- _Work task 1_: Sum up the stay-at-home mom text in two sentences.
- _Work task 2_: Retype part of the stay-at-home mom text word for word, starting with "Even my dear" and going on through "all the time.".

[[ Study text, beginning ]]

Now I understand.  I crack up when people say, “Oh you are just a stay at home mom?” 

“Yep, I am…Try it!” I think.  There is something *or a lot of things* pretty hard about that calling.  I won’t go into them all, I don’t have time, but if you haven’t done it you just don’t get it 

(like most things in life).  

Even my dear husband that claims to know he understands…..he doesn’t.  24 hours a day 7 days a week for 70 years {if you are lucky} to be ON.  

And when he says that going to California to network, eat dinner play golf, and meet new people is “Work”, I try not to laugh cause I ain’t playin’ no golf.

On with energy, ON with service, ON with advice, On with hugs, and On with help.  You can’t take a vacation, you can’t call in sick, and you can’t write hours on your time card and call it a day.  Kids watch you every minute of every day remembering how you dealt with each situation and learning from it.  They see the smiles, the frowns, the ups and downs….and then they go report to their class at school the most embarrassing thing you have done wrong.  Good news is that nobody is perfect and they will get a chance to do a better job than I did.  I tell them that all the time.

[[ Study text, end ]]
[[ Data records, beginning ]]

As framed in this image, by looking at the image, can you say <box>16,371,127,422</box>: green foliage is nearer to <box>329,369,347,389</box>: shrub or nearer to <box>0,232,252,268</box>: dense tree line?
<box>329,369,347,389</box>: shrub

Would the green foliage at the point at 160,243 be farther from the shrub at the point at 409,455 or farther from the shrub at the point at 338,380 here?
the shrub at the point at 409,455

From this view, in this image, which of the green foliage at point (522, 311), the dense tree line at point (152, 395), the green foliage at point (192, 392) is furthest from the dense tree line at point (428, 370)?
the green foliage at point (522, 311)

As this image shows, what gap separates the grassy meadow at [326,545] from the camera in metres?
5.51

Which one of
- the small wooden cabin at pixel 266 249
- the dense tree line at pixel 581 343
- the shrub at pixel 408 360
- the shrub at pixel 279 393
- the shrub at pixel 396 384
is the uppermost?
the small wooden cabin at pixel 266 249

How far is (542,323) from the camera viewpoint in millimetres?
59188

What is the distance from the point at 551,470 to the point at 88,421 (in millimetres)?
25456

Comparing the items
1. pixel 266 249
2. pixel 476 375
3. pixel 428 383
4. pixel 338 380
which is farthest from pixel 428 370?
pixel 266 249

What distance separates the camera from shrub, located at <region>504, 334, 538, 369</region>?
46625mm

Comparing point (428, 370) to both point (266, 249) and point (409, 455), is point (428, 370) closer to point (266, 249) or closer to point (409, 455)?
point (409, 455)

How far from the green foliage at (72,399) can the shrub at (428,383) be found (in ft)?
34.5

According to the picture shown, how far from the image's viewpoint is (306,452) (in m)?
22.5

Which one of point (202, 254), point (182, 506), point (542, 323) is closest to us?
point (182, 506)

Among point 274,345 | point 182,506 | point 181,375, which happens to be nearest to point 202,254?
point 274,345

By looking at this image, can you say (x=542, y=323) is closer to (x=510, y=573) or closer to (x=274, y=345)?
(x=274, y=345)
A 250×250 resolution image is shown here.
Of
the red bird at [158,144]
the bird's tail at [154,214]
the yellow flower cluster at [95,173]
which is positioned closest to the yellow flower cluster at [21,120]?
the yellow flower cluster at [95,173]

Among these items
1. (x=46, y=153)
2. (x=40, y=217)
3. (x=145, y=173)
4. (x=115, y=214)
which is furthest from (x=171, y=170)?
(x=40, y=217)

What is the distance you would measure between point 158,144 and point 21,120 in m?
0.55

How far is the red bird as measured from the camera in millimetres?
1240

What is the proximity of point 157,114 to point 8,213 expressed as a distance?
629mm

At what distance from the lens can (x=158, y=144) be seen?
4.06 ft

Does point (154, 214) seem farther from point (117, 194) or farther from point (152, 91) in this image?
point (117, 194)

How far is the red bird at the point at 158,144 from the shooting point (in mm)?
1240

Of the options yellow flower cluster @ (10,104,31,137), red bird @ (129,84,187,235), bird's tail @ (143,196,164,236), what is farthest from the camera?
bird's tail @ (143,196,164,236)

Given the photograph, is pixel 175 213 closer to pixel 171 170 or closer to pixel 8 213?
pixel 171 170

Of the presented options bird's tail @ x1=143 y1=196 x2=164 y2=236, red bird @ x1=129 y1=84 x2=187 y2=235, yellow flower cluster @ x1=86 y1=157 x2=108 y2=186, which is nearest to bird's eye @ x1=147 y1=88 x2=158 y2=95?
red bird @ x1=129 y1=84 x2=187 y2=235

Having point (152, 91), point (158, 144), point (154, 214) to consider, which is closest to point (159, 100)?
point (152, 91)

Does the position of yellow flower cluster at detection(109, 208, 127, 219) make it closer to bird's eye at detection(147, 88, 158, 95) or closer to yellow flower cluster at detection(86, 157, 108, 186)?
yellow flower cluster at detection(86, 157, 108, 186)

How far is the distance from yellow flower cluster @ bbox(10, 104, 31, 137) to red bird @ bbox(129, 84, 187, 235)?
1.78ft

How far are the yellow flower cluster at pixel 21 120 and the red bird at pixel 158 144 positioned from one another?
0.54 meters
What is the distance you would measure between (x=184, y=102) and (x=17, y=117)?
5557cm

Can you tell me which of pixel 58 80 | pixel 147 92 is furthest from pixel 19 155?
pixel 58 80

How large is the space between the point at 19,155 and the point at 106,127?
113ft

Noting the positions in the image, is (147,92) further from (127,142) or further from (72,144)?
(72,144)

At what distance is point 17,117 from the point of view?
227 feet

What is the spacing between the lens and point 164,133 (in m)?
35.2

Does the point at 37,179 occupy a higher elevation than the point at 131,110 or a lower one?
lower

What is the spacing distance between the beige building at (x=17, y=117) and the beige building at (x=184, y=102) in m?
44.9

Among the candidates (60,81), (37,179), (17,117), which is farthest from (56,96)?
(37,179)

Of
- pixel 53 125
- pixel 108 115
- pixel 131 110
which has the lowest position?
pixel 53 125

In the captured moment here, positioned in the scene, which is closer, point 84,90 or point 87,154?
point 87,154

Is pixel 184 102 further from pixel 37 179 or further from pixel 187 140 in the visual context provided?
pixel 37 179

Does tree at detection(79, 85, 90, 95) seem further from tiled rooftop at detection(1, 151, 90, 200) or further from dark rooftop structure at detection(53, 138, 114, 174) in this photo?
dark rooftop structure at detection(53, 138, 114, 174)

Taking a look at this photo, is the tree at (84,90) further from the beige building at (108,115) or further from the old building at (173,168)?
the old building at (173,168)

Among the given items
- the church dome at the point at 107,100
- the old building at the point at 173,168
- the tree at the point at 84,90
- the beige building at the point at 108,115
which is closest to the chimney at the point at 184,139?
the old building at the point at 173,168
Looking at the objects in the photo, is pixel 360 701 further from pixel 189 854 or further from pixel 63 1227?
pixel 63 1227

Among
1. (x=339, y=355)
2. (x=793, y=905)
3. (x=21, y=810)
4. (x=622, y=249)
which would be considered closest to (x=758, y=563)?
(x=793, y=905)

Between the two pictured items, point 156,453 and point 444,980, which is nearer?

[[ Data records, end ]]

- _Task solution 1_: The writer is a stay-at-home mom who says the role is hard in ways that people who haven't done it don't understand, and that includes a husband who claims to understand and calls networking and golf trips "work." The job means being on 24 hours a day with no vacations or sick days while the kids watch and learn from everything, though nobody is perfect and they will get a chance to do better.

- _Task solution 2_:
Even my dear husband that claims to know he understands…..he doesn’t.  24 hours a day 7 days a week for 70 years {if you are lucky} to be ON.  

And when he says that going to California to network, eat dinner play golf, and meet new people is “Work”, I try not to laugh cause I ain’t playin’ no golf.

On with energy, ON with service, ON with advice, On with hugs, and On with help.  You can’t take a vacation, you can’t call in sick, and you can’t write hours on your time card and call it a day.  Kids watch you every minute of every day remembering how you dealt with each situation and learning from it.  They see the smiles, the frowns, the ups and downs….and then they go report to their class at school the most embarrassing thing you have done wrong.  Good news is that nobody is perfect and they will get a chance to do a better job than I did.  I tell them that all the time.